More than half of Rhode Island is covered in forest and the Department of Environmental Management (DEM) is in charge of taking care of about 20% of it — more than 73,000 acres.

The DEM has a field staff of 11, which House Republicans say is not enough to maintain the wooded areas.
“A healthy forest doesn’t want to burn as readily as an unhealthy forest,” House Minority Leader Michael Chippendale said. “The forests of our state have been neglected for a long time.”
Excessive underbrush and overgrown fire roads are factors Chippendale believed fueled the recent brush fires.
“The Rep. is not wrong here,” DEM spokesperson Mike Healey said.

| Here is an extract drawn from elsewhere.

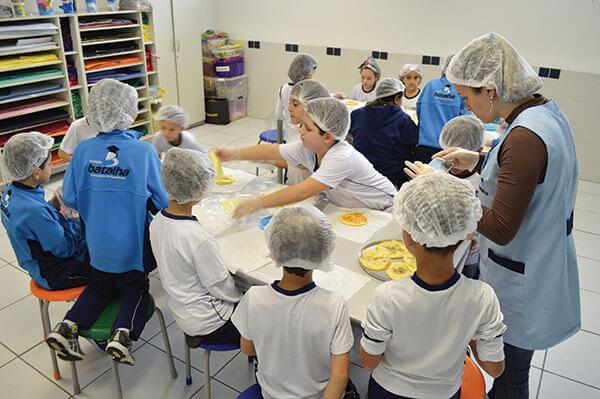 Colégio Batalha, na Vila Matilde, estimula alimentação saudável e integra tema a agrade currícular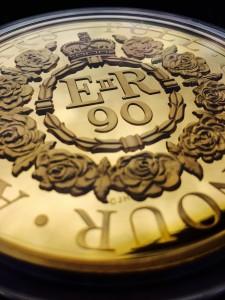Pamětní mince k 90. narozeninám Alžběty II.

Healey agrees the state’s forests are covered in dead and downed trees but points to nature as the culprit, rather than neglect.
“Gypsy moth infestations weaken trees over time,” Healey said. “We’ve had two droughts in the last five years, extreme droughts.”
House Republicans have been pushing for more funding in the state budget for the DEM’s Forest Management, like $180,000 for the state’s three conservation districts and $200,000 to add two forest rangers — neither of which Gov. Dan McKee supported in his proposed budget.
“We’re setting ourselves up for a calamity,” Chippendale said.

At the fire site three weeks ago, McKee said funding isn’t the issue and his office said staffing isn’t the problem either.
“Even in the last go around, the bond that was passed, $50 million for green space, a portion of that was for management of forestries,” McKee said.
In a statement sent to 12 News, it pointed to 16 full-time employees for the DEM approved in last year’s budget, and eight more proposed in this year’s.
“The DEM feels pretty lucky over the last two budget cycles for the support that we’ve gotten,” Healey said.
A portion of the money from the green bond has already been used by the DEM to train municipal firefighters on how to fight wildfires.
About a half dozen of those who went through the training helped put out the wildfires last month.